To investigate to what extent the knockdown of HK-2, GLS or FASN led to cell viability inhibition, the gene expression was individually suppressed. Results in Fig. 6 show that for HK-2 we were able to downregulate almost by half the expression of this gene, which led to 21.8% reduction on viability. The results of the treatment with lonidamine on viability were very similar to the effects of the HK-2 knocked down cells. For GLS gene, the suppression was >50% and the reduction on viability was 46.3%. However, DON led to an important reduction in cell viability with and without GLS depletion. FASN was also downregulated >65% and induced only a small reduction on cell viability. The effect of orlistat was slightly lower than the effect of depleted mRNA of FASN. However, cell viability was decreased when orlistat was added to FASN-depleted cells.

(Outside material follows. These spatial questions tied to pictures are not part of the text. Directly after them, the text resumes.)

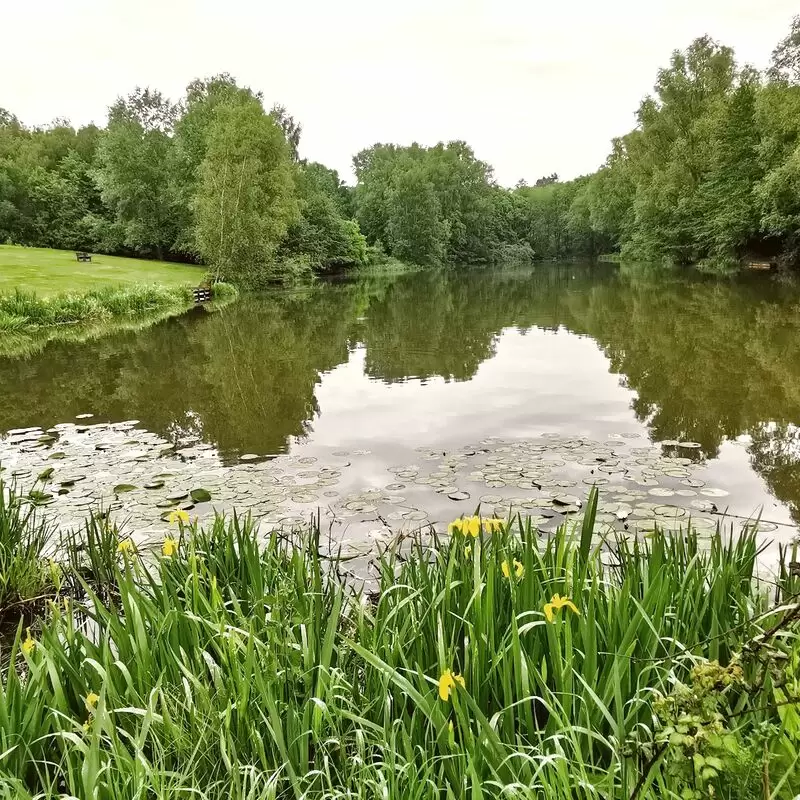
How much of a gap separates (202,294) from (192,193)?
629 inches

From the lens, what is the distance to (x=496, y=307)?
84.8 feet

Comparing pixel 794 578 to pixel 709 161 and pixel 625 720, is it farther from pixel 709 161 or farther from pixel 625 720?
pixel 709 161

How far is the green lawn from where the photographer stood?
1050 inches

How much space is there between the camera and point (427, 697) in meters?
2.07

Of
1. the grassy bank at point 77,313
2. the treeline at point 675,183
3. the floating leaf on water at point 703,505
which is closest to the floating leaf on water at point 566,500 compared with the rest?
the floating leaf on water at point 703,505

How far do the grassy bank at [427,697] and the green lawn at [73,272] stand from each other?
25537 mm

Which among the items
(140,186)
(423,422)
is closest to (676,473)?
(423,422)

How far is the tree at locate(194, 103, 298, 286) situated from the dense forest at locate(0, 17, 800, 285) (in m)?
0.09

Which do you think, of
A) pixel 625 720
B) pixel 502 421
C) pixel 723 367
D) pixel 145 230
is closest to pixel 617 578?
pixel 625 720

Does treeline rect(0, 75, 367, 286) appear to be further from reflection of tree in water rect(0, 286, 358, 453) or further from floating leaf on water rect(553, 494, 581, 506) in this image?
floating leaf on water rect(553, 494, 581, 506)

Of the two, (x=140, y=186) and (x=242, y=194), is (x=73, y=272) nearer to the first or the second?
(x=242, y=194)

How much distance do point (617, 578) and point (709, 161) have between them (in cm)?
4388

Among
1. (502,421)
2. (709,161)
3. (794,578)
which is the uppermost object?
(709,161)

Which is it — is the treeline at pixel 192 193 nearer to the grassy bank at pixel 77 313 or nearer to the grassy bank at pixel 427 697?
the grassy bank at pixel 77 313
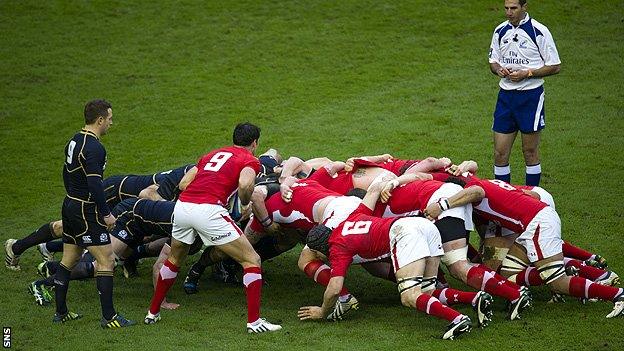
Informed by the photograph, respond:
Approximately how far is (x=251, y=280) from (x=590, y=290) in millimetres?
2987

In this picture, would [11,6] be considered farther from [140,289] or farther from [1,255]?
[140,289]

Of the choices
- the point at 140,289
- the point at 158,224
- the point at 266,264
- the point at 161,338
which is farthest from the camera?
the point at 266,264

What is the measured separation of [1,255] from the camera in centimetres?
1115

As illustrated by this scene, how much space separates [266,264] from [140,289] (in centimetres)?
150

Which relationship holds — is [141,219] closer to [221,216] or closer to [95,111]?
[221,216]

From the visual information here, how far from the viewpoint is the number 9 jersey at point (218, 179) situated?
8.80 meters

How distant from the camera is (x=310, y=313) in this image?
8867 mm

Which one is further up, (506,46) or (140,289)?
(506,46)

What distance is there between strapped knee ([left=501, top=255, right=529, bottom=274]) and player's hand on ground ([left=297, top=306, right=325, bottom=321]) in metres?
1.80

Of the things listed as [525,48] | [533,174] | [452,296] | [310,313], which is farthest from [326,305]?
[525,48]

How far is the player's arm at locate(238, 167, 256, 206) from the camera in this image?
8750mm

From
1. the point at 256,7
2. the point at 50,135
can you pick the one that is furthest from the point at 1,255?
the point at 256,7

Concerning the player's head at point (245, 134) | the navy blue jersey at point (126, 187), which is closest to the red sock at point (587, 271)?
the player's head at point (245, 134)

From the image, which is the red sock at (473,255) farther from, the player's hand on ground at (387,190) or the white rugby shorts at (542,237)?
the player's hand on ground at (387,190)
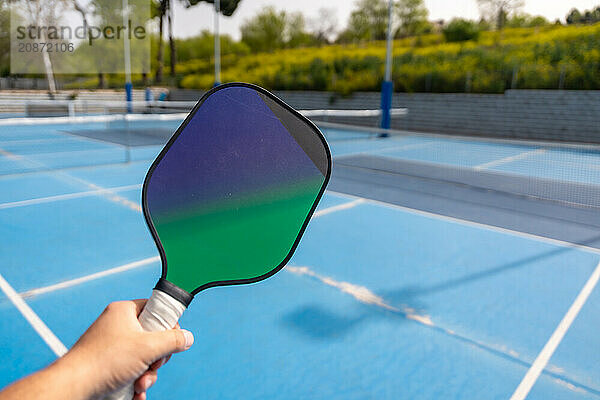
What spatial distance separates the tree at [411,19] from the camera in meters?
66.7

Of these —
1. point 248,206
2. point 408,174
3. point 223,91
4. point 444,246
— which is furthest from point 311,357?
point 408,174

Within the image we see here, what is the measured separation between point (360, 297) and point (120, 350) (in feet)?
12.0

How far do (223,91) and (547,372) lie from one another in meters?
3.25

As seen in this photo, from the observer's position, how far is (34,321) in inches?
150

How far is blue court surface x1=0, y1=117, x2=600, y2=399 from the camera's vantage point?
3.17 meters

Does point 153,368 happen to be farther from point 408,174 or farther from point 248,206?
point 408,174

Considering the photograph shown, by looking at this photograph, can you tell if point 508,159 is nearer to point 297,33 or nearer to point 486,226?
point 486,226

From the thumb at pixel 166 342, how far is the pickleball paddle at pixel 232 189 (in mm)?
166

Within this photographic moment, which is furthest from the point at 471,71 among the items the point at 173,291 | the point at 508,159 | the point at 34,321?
the point at 173,291

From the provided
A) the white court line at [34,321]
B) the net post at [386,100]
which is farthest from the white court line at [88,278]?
the net post at [386,100]

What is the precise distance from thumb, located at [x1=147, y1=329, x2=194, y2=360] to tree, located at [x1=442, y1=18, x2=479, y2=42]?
4662 centimetres

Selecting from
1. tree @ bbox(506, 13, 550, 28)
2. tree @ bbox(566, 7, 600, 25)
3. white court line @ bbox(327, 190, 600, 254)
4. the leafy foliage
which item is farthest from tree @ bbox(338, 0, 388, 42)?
white court line @ bbox(327, 190, 600, 254)

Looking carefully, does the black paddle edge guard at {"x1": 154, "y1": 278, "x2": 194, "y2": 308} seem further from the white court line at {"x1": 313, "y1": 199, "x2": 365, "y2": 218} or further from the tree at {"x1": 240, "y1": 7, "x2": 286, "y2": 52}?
the tree at {"x1": 240, "y1": 7, "x2": 286, "y2": 52}

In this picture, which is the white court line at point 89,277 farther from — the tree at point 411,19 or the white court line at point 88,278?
the tree at point 411,19
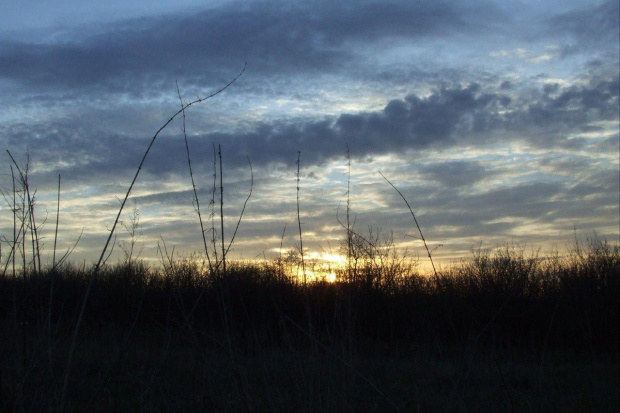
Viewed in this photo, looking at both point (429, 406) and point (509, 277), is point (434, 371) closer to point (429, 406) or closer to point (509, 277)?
point (429, 406)

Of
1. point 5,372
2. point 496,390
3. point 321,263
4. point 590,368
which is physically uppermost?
point 321,263

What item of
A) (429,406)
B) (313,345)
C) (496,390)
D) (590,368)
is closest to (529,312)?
(590,368)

The blockage of glycolysis, glutaminolysis and de novo FA synthesis may affect normal cells in vivo. To demonstrate the feasibility of using a triple combination in vivo and based on the small effect on cell viability on primary fibroblasts, six BALB/c healthy female mice were treated with the triple combination of drugs at doses clinically achievable for 3 weeks. Notably, the mice had no significant clinical deterioration and the weight was only moderately reduced during the first and second week and then maintained or recuperated at week 4 (Fig. 7).